Triple-digit heatwaves during the summer also heavily impacted restaurants. OpenTable data shows that seated diner traffic in Texas was down up to 5% in August 2023 versus August 2022, for instance. During a heatwave in Los Angeles in October, McDonald’s employees staged a walkout to protest extreme conditions, compromising operating hours. And in Arkansas, local restaurants were forced to scale back hours during a summer heatwave.

These extreme weather conditions exacerbated by climate change are expected to continue if not accelerate. According to research published earlier this year in the journal Climactic Change, up to 1.8 billion workforce hours (about 11 hours per U.S. worker) could be lost annually throughout the next three decades due to extreme heat caused by climate change.

As such, Technomic has listed “extreme weather” as one of its predictions for the restaurant industry in 2024, noting: “The growing frequency and intensity of extreme weather events, such as heat waves, storms and cold snaps, will continue to affect restaurant sales and traffic.”

These extreme weather events could be further fueled by El Niño in 2024. According to the National Oceanic and Atmospheric Administration, that means warmer oceanic waters will push the Pacific jet stream to move south of its otherwise neutral position. Typically, that means dryer and warmer conditions in the northern U.S. and Canada, and wetter than usual conditions – and increased flooding – in the south.

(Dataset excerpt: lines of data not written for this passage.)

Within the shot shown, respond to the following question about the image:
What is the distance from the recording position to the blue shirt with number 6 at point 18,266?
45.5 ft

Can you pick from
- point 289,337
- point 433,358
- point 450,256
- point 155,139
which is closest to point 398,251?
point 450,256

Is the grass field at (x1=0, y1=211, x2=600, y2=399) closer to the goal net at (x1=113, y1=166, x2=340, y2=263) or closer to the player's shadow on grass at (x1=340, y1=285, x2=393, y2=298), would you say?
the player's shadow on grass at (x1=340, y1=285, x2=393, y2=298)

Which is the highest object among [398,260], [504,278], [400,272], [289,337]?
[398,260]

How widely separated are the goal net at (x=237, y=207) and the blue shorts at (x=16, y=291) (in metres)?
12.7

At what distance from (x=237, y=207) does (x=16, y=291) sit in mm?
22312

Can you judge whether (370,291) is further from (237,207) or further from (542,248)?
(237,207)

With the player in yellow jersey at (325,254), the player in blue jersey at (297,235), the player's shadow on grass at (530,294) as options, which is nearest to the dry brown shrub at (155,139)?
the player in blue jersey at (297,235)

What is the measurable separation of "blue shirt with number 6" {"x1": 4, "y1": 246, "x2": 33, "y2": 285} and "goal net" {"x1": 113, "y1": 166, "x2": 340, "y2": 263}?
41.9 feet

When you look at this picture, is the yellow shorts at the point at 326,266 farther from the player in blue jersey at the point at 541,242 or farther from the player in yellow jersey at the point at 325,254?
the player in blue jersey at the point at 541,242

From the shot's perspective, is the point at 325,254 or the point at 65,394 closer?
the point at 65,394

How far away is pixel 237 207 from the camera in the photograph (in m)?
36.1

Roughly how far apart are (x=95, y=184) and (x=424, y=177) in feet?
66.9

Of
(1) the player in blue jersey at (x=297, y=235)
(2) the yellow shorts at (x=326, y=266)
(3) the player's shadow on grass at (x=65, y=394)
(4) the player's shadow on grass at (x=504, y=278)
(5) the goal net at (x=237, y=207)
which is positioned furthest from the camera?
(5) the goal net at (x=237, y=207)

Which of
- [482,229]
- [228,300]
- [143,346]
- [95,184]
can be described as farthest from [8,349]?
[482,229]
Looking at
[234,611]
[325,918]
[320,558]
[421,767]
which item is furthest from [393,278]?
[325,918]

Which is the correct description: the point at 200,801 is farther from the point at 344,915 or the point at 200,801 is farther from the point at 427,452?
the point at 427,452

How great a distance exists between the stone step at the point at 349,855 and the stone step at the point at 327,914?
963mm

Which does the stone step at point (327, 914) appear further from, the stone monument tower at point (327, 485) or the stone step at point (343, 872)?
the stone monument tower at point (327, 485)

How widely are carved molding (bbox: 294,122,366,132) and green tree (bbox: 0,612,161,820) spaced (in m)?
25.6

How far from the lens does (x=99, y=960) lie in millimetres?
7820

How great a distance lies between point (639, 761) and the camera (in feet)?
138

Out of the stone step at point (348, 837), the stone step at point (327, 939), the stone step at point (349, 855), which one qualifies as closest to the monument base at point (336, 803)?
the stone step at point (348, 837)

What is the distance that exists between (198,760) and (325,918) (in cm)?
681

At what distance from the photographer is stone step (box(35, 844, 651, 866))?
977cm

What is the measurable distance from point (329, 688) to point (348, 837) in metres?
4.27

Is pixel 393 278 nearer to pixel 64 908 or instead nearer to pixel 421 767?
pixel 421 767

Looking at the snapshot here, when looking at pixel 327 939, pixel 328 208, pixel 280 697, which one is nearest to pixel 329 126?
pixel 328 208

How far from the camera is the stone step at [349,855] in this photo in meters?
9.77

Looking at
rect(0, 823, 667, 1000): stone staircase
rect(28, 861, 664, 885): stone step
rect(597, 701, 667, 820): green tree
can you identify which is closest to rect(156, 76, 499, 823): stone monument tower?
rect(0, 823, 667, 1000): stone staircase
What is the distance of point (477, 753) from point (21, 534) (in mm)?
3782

Because of these increasingly extreme occurrences, property insurance rates and availability have become a major challenge. In fact, Tim Smith, senior vice president and National Hospitality Practice director at IMA Financial Group, an independent insurance broker, said today’s insurance market is the toughest in his 30-year career managing risk for hospitality companies.

What’s making it tough?

“Property insurance rate hikes are primarily due to the unheard-of number of catastrophic (CAT) weather events, which Moody’s estimates averaged $100 billion in losses in the past five years,” Smith said. “Finding insurance carriers is more complex than ever before. As many know, carriers like State Farm pulled out of the Florida market. Still, coverage is more challenging to attain in most weather-affected states, and the number of regions experiencing CAT events is growing. Only when weather events subside will finding insurance carriers to write property insurance be easy.”

To help control costs within a restaurant’s four walls, Technomic recommends kitchen reconfigurations, energy-saving equipment, misters and fans, and upgraded HVAC systems and windows. Additionally, consider menu updates in the summer, including dishes that require little heat and a more comfortable back-of-house setting.

“And changing climates will require operators to anticipate an impact on item availability, taste and quality,” Technomic notes. “Which will lead to diversifying sources and products.”

General liability also increases

Property insurance isn’t the only pressure operators are facing on the insurance side of things. General liability claims are also increasing and, therefore, becoming more costly. Smith said the tight labor market is driving some of these increases.

“We’ve seen a lack of training as restaurants and hotels lost many of their veteran staff during the COVID lockdowns and had to fill positions with new, less experienced employees. As a result, locations have seen costly ‘premises liability’ claims from customers,” he said.

Those claims range from a trip and fall due to a poorly mopped/dried floor, to improper food handling to customer service issues. Smith said the environment is more litigious than it’s been in the past, intensified by social media, which has driven more claims.

In other words, insurance rates across the board are likely to continue on an upward trend. Could operators find opportunities with leveraged buying pools? Could franchisors negotiate insurance programs for franchised restaurant groups to leverage a buying force in the marketplace?

“Restaurateurs who think differently and plan appropriately can manage their insurance costs with thoughtful packages and sound operations even before a claim is made,” Smith said.